* Green tax caused violent protests in northwestern France
* PM says suspended tax will not return without consensus
PARIS, Dec 13 (Reuters) - The French government will not resurrect a controversial green tax that was suspended following violent protests unless a political consensus is reached on how to apply it, Prime Minister Jean-Marc Ayrault said on Friday.
The Socialist government last month froze its plans for the tax on trucks following protests by farmers and truckers in northwestern France, who clashed with police and torched dozens of toll gates designed to collect the levy.
Ayrault ordered a parliamentary commission to examine the so-called eco-tax, which was meant to raise nearly 1 billion euros ($1.4 billion) per year through automatic levies on trucks, but did not set a deadline for its implementation.
"The eco-tax will come back if there is a consensus," he told France Bleu Armorique radio.
"That's why I proposed that the National Assembly, which had voted unanimously in favour of the law, be put in charge of evaluating it and finding a solution."
Parliament originally passed the law under the previous conservative administration, but President Francois Hollande has faced the brunt of anger from Brittany farmers and truckers who say the tax will rob them of their livelihood.
If the government gave way on the green tax, it would add to a list of scrapped tax rises including a levy on corporate profits and new charges on special savings products, fuelling accusations that Hollande lacks authority as a leader.
The protests led by groups wearing red bonnets, a reference to 17th century peasant revolts, were the toughest since Hollande came to power in May 2012 and imposed tax hikes to shrink the public deficit under pressure from European partners.

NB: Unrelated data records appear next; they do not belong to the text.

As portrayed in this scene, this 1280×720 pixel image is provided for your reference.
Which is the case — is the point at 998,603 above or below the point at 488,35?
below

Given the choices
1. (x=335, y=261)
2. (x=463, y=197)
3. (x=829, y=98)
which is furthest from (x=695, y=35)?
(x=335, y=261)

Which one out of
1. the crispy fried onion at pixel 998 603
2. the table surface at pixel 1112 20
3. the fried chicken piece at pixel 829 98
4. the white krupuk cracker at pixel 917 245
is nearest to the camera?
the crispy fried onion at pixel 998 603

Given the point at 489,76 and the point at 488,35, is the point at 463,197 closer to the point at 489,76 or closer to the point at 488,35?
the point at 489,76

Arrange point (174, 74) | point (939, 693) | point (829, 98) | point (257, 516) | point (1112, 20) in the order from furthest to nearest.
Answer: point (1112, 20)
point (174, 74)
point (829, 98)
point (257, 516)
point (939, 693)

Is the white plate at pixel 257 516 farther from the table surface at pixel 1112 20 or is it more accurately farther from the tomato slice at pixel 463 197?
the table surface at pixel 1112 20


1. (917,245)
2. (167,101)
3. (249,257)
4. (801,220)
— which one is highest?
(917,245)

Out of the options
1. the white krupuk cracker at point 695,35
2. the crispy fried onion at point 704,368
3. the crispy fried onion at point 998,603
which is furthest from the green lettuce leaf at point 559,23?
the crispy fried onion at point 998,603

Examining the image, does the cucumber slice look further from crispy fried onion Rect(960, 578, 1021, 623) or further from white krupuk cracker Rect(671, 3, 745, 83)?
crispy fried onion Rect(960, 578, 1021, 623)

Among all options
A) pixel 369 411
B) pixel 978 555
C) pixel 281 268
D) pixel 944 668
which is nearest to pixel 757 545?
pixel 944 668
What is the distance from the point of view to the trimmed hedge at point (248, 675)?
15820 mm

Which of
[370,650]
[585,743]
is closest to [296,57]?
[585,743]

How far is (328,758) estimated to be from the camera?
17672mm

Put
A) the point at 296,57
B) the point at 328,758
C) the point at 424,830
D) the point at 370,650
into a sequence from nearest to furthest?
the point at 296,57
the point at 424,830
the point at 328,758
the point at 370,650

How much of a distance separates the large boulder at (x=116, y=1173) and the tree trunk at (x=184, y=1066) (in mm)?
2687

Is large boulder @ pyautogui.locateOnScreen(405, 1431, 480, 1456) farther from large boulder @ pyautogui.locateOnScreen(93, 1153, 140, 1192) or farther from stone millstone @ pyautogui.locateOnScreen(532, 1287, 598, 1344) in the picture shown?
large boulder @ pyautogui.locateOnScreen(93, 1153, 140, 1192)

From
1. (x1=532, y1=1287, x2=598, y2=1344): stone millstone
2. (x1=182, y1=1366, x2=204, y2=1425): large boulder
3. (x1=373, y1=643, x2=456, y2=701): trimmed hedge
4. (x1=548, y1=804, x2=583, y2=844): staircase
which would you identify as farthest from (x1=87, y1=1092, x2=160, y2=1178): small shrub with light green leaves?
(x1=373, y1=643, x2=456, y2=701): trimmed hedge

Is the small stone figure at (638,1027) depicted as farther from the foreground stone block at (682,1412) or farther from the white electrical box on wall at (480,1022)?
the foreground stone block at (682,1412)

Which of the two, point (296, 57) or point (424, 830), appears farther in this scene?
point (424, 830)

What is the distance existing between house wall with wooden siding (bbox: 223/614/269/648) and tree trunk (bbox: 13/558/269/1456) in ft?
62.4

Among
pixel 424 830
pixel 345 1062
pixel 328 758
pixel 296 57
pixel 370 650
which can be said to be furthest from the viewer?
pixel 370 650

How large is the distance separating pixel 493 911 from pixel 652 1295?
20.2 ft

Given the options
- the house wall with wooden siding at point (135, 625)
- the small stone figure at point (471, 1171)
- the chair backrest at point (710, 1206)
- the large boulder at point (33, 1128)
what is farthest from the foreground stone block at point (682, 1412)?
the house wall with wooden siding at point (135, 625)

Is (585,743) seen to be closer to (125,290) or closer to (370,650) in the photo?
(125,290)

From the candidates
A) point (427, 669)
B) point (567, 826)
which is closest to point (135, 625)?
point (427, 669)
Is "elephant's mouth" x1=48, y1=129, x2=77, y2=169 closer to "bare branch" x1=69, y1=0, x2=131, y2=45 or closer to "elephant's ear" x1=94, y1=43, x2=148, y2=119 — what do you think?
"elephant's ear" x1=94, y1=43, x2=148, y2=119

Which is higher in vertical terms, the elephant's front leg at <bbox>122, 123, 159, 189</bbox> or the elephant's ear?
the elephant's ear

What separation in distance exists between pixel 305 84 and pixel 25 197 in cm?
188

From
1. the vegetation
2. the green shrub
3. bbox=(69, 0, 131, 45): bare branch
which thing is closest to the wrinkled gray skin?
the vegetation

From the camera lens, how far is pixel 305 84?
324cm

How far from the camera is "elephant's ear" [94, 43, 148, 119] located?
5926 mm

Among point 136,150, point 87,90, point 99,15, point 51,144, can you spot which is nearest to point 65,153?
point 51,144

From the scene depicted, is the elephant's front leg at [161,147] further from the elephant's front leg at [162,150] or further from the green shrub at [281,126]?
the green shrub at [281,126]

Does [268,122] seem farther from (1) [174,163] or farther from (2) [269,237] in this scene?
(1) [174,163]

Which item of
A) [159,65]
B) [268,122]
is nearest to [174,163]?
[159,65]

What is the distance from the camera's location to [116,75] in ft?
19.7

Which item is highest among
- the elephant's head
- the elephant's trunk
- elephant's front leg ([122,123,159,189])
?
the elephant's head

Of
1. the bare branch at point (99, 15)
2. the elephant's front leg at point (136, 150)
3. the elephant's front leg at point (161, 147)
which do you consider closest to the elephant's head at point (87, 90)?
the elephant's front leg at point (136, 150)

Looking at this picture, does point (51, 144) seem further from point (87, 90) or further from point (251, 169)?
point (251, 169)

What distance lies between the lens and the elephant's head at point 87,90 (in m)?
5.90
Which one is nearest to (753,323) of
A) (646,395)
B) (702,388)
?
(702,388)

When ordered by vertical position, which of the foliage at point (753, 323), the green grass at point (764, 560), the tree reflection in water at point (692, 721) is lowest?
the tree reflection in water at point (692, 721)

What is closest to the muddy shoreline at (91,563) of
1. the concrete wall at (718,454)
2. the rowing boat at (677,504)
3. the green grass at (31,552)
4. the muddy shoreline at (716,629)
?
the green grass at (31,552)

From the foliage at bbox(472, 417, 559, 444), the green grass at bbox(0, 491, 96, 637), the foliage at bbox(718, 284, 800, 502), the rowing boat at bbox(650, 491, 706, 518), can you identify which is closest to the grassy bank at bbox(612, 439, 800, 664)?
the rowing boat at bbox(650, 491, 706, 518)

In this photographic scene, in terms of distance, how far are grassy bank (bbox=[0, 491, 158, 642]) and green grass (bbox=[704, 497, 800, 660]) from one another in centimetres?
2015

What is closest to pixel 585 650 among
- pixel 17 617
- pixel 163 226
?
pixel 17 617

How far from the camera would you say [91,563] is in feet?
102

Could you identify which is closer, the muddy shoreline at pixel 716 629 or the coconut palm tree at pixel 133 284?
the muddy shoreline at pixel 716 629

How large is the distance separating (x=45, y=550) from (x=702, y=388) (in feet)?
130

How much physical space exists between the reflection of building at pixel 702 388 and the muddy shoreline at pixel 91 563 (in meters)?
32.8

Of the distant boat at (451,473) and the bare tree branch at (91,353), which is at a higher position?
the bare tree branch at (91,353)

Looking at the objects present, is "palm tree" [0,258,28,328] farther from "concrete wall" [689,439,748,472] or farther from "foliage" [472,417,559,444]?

While a similar tax exists in Germany, and France's government says its main aim was to tax foreign trucks travelling through France, protestors argue it will destroy more jobs in the region's beleaguered food processing industry.
Protests caused hundreds of millions of euros in damage, while the government may face an 800-million-euro penalty if it breaches its contract with a company hired to collect the tax.
Leaders of the 'red bonnet' movement told French media they were determined to see the tax buried, despite an offer from the government to reduce it by 50 percent.